Verilen metin:
++++++++++

Türkiye’de eğitim sistemini anlat deseniz, elinize kalem almanıza gerek yok. Bir liseye girin, sıradan bir öğrencinin yüzüne bakın. Ne görüyorsanız, işte o bizim eğitim sistemimiz. Umutsuzluk, yönsüzlük, aidiyetsizlik… Çünkü bu ülkenin gençleri yıllardır tabela okulların, yüzeysel reformların, istatistikle makyajlanmış başarısızlıkların denekleri oldular.
Son yirmi yılda eğitimde bir patlama yaşandı evet — okul patlaması! Neredeyse her mahalleye bir okul düştü. Anadolu Lisesi, meslek lisesi, güzel sanatlar, sosyal bilimler derken; özellikle imam hatip liseleri hızla çoğaldı. Yetmedi, bu modelin fen lisesi versiyonu bile üretildi: imam hatip fen liseleri. Ne güzel değil mi? Her yere okul açtık, sınıf mevcutlarını düşürdük, sıraları boşalttık ama içini doldurmadık. Çocuklar hâlâ aynı kitaplarla, aynı yöntemlerle, aynı köhne müfredatla yüzleşiyor. Hâlâ eğitim, sınavdan ibaret. Hâlâ ezber, hâlâ yarış, hâlâ kaygı.
ÇEŞİTLİLİK Mİ? KARGAŞA MI?

++++++++++

Veri satırları:
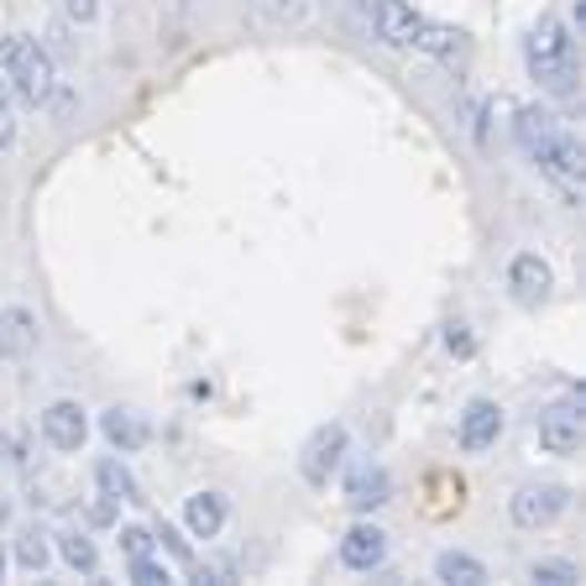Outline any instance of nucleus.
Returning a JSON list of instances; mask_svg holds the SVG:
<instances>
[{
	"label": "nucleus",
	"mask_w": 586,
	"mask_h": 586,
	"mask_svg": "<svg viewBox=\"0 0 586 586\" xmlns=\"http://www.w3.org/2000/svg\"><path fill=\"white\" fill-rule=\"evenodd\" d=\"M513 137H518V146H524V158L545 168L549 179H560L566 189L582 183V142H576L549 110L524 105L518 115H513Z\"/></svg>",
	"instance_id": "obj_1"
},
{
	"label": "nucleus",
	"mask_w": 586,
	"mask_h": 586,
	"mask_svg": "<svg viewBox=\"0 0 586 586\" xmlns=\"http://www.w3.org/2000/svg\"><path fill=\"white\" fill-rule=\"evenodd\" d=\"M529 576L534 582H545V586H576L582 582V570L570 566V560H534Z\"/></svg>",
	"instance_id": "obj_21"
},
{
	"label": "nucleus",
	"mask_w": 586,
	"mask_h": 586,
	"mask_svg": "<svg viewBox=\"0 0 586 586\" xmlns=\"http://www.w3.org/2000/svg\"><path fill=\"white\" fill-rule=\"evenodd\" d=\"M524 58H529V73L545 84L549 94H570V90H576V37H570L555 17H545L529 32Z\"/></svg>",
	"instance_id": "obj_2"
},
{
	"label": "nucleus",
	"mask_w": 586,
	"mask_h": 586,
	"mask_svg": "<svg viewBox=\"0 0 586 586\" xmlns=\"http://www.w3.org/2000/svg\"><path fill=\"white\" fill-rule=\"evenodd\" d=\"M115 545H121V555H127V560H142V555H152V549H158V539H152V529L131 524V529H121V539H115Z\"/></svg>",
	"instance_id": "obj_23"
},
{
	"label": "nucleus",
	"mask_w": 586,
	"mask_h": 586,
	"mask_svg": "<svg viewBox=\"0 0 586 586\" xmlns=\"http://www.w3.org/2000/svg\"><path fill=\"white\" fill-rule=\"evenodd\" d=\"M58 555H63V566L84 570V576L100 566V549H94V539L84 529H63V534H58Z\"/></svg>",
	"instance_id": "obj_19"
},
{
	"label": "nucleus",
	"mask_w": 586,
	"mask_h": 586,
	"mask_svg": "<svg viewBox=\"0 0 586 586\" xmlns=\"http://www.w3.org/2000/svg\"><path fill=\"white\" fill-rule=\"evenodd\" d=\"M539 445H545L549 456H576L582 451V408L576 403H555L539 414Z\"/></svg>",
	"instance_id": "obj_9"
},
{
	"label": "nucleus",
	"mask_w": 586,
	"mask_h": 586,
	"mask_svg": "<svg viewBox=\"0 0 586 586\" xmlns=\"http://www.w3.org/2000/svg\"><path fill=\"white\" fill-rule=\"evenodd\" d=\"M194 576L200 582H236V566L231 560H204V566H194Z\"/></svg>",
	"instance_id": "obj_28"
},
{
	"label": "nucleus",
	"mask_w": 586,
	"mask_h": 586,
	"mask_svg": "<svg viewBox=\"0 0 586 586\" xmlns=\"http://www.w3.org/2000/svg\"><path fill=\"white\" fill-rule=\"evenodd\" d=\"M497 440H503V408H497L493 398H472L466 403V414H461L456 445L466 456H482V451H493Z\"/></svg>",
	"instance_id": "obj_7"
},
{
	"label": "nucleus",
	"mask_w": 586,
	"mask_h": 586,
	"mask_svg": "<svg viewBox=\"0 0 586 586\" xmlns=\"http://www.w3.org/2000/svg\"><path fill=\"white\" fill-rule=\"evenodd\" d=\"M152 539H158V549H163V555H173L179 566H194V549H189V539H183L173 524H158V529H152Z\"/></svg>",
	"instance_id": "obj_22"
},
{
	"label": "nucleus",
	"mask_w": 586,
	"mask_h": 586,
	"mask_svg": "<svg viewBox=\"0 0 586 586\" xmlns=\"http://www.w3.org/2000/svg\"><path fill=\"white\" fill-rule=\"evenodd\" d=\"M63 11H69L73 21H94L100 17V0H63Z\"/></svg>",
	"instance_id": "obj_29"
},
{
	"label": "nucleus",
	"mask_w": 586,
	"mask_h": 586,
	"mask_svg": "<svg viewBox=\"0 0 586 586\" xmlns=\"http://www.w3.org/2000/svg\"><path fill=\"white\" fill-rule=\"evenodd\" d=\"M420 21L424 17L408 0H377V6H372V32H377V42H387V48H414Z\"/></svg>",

++++++++++

Görev:
Türkiye'deki eğitim sistemini eleştiren yazıyı kaldığı yerden sürdürün. Satırlara gerek yoktur.

Alıştırma yanıtı:
Bugün Türkiye’de tam 17 farklı lise türü var. Anadolu, fen, imam hatip, imam hatip fen, meslek, sosyal bilimler, güzel sanatlar, spor, çok programlı lise derken, tabela kalabalık. Oysa içerik yok. Almanya’ya bakın; sistem basit: akademik yol (Gymnasium), mesleki yol (Hauptschule, Realschule) ve teknik yol. Fransa deseniz aynı: sade, amaca yönelik, denetimli. Bizdeyse her öğrenci bir yön arıyor; ama sistem ona sadece belirsizlik sunuyor. Okul tabelası artıyor, ama niteliğe dair tek bir çivi bile çakılmıyor.
NİTELİK NEREDE?
Eğitimde nitelikten bahsetmek için önce öğretmene bakmamız lazım. Ama bugün atanamayan 500 bine yakın öğretmen varken, derslere ücretli, geçici, yetersiz hazırlıkla giren eğitimcilerle ne bekliyoruz? Atamalar ya yapılmıyor ya da mülakat sisinde kayboluyor. Liyakat yerini sadakate bırakmış. Çocuklara kalansa boş sıralar, anlamadığı konular ve umut kırıkları.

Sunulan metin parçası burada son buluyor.